Delação Especialistas questionam termos dos acordos de colaboração premiada Profissionais criticam a legislação, que teria lacunas, seria defeituosa, e reclamam de precipitação nos acordos

Por: Correio Braziliense

Publicado em: 23/06/2017 08:29 Atualizado em:

O julgamento do caso JBS no Supremo Tribunal Federal (STF) abriu um debate sobre a delação premiada, conforme previsto na Lei 12.850, que define organização criminosa e dispõe sobre a investigação criminal, os meios de obtenção da prova, infrações penais correlatas e o procedimento criminal. Na avaliação de especialistas, a forma como acusadores e defensores lidam com a norma, sancionada em 2013, portanto há menos de quatro anos, merece adjetivos como precipitada e imatura.
 
O tema ainda é visto com reservas. De oito pedidos de consultas da reportagem, apenas três renderam respostas positivas, uma delas sob a condição de anonimato. Em geral, as negativas usam como justificativa vínculos com clientes que podem receber ou já receberam oferta de acordo de delação premiada e mesmo o fato de o julgamento estar em andamento. Contudo, os profissionais que falam, criticam a legislação, que teria lacunas, seria defeituosa, e reclamam de precipitação nos acordos.

“O MP fez o acordo (com a JBS) da forma como não deveria.
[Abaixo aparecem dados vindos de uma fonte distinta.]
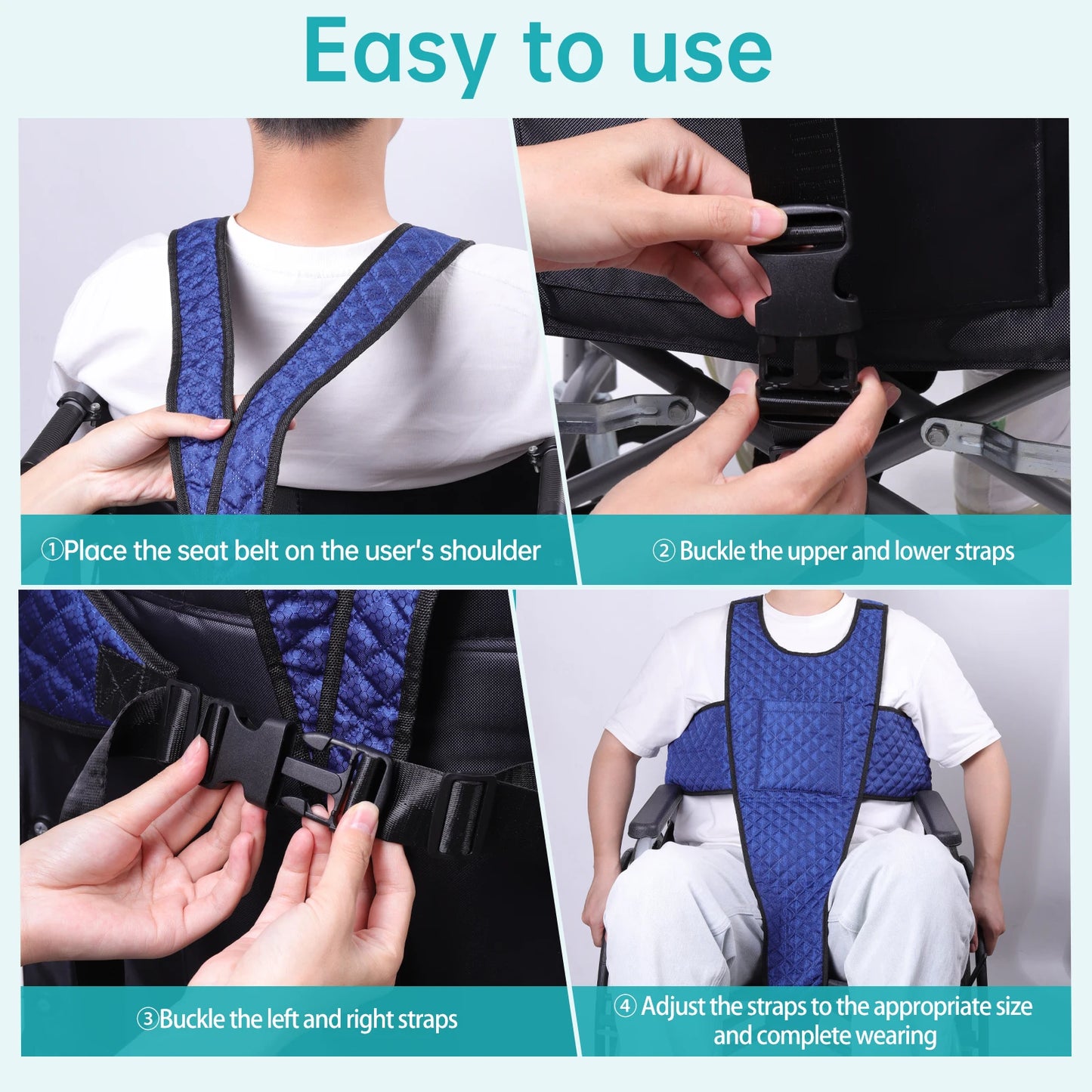 Easy to use

①Place the seat belt on the user's shoulder

② Buckle the upper and lower straps

③Buckle the left and right straps

④ Adjust the straps to the appropriate size and complete wearing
Isso teria que ficar para o momento das alegações finais porque só o juiz pode reconhecer o valor das provas”, diz o secretário-geral adjunto da Ordem dos Advogados do Brasil, seção Distrito Federal, Cléber Lopes. “Não há razões para se firmar um acordo tão no início da investigação, tão longe do momento final do processo, as provas que o sujeito trouxe para o processo só podem ser consideradas no momento da sentença.”

A preocupação com a correção do processo de julgamento da JBS e com o risco de ameaças ao andamento da Operação Lava-Jato e, por consequência, ao combate à corrupção no Brasil remetem ao artigo décimo, parágrafo quarto da Lei 12.850. Essa parte do texto prevê que as partes que firmaram o acordo de delação premiada podem retratar-se da proposta, caso em que as provas autoincriminatórias produzidas pelo colaborador não poderão ser utilizadas exclusivamente em seu desfavor. Estaria aí a garantia para a tal segurança jurídica.

Os sucessivos escândalos na política brasileira estimularam um tradicional escritório de advocacia de São Paulo a formar equipe com especialistas em direito penal. Ricardo Caiado, que integra a equipe da Campos Mello Advogados, está entre aqueles que manifestam preocupação com os cumprimentos dos ritos legais — até para não inviabilizar todo um processo, que custa trabalho e toma tempo. “A aplicação prática da delação premiada no Brasil é recente, então Ministério Público e defesa estão se iniciando no uso desse meio de prova, uma fase de amadurecimento para todos os atores”, avalia.

A inexperiência com a novidade do instituto jurídico tem consequências práticas. “O que se percebe, por parte da defesa e não é de hoje, é o receio de abusos, por exemplo, prisão preventiva para forçar uma colaboração”, comenta um advogado de Curitiba que pede o anonimato porque tem, entre os seus clientes, políticos e executivos na iminência de firmarem acordos de delação premiada. Esse profissional defende que os acordos de colaboração com a Justiça feitos pelo Ministério Público passem necessariamente por crivo. “O delator não pode ficar à mercê da Procuradoria-Geral da República, é preciso uma filtragem conforme a Constituição”, argumenta.

O caso em questão, que resultou num compromisso que garante impunidade aos executivos da empresa JBS, é um bom subsídio para críticas. “Houve uma reação negativa entre a população e na imprensa em virtude da quantidade de benefícios que se concedeu a quem cometeu tantos crimes”, critica o advogado de Curitiba sobre aquela que ficou conhecida como “delação superpremiada”. “Certamente, de agora em diante o Ministério Público se tornará mais restritivo ou, daqui a pouco, ninguém mais será punido, só uns três ou quatro criminosos”, diz o defensor.

Para Cleber Lopes, da OAB/DF, a suposta distorção na concessão do benefício ao colaborador da Justiça tem a ver com uma inversão nas etapas do processo. “A extensão do acordo depende da valoração das provas, o que só é possível avaliar no final do processo, na sentença, porque o tamanho do benefício deve ser proporcional ao valor das provas”, explica Cléber Lopes, que cita uma diferença fundamental entre os sistemas jurídicos norte-americano e brasileiro. “No nosso país ainda prevalece o sistema processual em que o juiz é detentor privativo da prestação judiciária, da aplicação da lei, ou seja, é o juiz que diz o direito: o promotor acusa, o juiz decide.”